• _FRAGMENT DOKUMENTU_:
Mierzymy temperaturę pracownikom i niepracownikom, odbieramy informacje o miejscu pobytu i o miejscach „niepobytu”, o występowaniu zagrożeń wśród bliskich itd. Robimy to w stosunku do pracowników i niepracowników. Wszyscy czujemy, że tak trzeba, a wielu z nas nie ma wątpliwości, że przy zachowaniu zasady proporcjonalności jest to w pełni zgodnie z prawem.
Równocześnie bez echa przechodzi excelowska procedura pozyskiwania środków na dofinansowanie w trybie wspomnianego już art. 15g ustawy, w której oczekuje się, że wnioskodawca przekazuje z góry dane osobowe pracowników wraz z wynagrodzeniem, numerem PESEL lub numerem dowodu osobistego oraz innymi danymi osobowymi, co wydaje się być oczywiście niezgodne z prawem.
Przypomnijmy, że art. 15g ust. 17 ustawy tarczowej nakazuje stosować odpowiednio procedury z ustawy z 11 października 2013 r. o szczególnych rozwiązaniach związanych z ochroną miejsc pracy (t.j. Dz.U. z 2019 r. poz. 669), w tym przepisów wykonawczych. Problem w tym, że rozporządzenie ministra pracy i polityki społecznej z 29 stycznia 2015 r. w sprawie przyznawania świadczeń na rzecz ochrony miejsc pracy (Dz.U. poz. 167) nie przewiduje przekazywania list pracowników z góry. W urzędowym wzorze wniosku wskazuje się tylko liczbę pracowników oraz łączne zapotrzebowanie na środki publiczne. Następnie przekazuje się harmonogram wypłat – wciąż bez nazwisk. Nazwiska pojawiają się dopiero w tzw. wykazie, gdy pieniądze zostały już przyznane, czyli po zakończeniu miesiąca. Innymi słowy – z dołu, a nie z góry. Słusznie zresztą, bo to, że pracodawca planuje wypłacić świadczenie (lub dofinansować), nie oznacza jeszcze, że to faktycznie zrobi.

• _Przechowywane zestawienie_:
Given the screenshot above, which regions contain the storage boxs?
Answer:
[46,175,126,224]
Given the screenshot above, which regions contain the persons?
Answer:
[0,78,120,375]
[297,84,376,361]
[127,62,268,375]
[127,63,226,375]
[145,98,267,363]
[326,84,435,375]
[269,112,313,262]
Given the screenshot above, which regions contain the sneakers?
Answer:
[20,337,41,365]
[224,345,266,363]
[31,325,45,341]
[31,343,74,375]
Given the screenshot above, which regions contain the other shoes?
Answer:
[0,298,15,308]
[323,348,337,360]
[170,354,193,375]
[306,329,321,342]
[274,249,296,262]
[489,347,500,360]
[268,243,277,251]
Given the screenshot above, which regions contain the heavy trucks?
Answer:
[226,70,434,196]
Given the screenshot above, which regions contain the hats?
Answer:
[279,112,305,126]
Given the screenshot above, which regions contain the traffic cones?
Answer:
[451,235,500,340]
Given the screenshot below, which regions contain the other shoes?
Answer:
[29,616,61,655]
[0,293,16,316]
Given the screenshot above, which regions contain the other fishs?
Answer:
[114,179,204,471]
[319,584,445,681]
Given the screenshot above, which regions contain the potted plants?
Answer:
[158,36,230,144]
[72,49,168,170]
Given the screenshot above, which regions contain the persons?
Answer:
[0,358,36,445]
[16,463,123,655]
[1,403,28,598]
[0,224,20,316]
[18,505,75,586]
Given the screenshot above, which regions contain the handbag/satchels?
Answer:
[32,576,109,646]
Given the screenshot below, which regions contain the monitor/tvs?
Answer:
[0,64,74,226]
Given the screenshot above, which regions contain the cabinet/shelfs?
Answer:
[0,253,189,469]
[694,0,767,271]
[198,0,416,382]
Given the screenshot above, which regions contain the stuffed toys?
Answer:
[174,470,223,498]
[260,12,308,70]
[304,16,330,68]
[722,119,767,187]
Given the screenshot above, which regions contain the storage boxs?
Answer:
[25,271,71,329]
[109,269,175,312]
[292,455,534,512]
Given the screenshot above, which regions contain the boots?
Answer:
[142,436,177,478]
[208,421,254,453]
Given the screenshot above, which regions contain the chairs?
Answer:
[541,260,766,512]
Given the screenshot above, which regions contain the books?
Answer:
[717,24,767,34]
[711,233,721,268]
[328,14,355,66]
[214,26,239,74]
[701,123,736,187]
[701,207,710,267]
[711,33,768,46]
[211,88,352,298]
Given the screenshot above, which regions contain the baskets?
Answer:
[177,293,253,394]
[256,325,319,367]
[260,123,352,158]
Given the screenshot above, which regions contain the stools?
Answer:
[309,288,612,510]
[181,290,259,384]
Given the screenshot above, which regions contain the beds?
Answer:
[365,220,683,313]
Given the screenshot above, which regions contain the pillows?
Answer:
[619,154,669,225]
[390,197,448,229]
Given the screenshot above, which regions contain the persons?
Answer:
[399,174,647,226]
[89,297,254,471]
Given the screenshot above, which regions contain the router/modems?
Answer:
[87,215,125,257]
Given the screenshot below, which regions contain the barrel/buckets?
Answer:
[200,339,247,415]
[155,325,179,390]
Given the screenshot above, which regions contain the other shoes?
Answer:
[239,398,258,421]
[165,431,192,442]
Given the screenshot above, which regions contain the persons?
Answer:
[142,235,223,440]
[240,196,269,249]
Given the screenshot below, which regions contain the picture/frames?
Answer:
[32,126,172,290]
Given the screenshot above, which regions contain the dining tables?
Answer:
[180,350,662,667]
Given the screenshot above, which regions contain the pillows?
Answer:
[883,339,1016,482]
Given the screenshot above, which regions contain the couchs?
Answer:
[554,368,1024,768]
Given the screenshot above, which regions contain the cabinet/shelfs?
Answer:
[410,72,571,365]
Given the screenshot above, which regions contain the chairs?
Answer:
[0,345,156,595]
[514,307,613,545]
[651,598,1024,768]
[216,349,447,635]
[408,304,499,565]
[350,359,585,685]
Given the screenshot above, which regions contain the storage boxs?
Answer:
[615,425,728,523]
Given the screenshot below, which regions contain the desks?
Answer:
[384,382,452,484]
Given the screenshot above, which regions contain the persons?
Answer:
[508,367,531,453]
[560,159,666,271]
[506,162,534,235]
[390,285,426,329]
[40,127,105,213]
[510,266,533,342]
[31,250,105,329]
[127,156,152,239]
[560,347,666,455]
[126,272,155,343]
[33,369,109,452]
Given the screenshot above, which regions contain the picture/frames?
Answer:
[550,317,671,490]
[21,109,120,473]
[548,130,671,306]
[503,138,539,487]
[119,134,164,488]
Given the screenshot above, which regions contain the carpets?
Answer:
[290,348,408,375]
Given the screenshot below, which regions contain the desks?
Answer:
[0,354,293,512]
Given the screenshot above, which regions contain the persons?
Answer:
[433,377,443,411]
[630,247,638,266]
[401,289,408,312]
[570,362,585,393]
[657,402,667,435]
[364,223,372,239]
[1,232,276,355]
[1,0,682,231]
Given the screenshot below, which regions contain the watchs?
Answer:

• _TREŚĆ ZADANIA_:
Proszę przytoczyć ponownie urywek fragmentu dokumentu od słów "Mierzymy temperaturę pracownikom" aż do słów "niezgodne z prawem." włącznie, zamieniając w nim "wnioskodawca" na "pracodawca".

• _ROZWIĄZANIE ZADANIA_:
Mierzymy temperaturę pracownikom i niepracownikom, odbieramy informacje o miejscu pobytu i o miejscach „niepobytu”, o występowaniu zagrożeń wśród bliskich itd. Robimy to w stosunku do pracowników i niepracowników. Wszyscy czujemy, że tak trzeba, a wielu z nas nie ma wątpliwości, że przy zachowaniu zasady proporcjonalności jest to w pełni zgodnie z prawem.
Równocześnie bez echa przechodzi excelowska procedura pozyskiwania środków na dofinansowanie w trybie wspomnianego już art. 15g ustawy, w której oczekuje się, że pracodawca przekazuje z góry dane osobowe pracowników wraz z wynagrodzeniem, numerem PESEL lub numerem dowodu osobistego oraz innymi danymi osobowymi, co wydaje się być oczywiście niezgodne z prawem.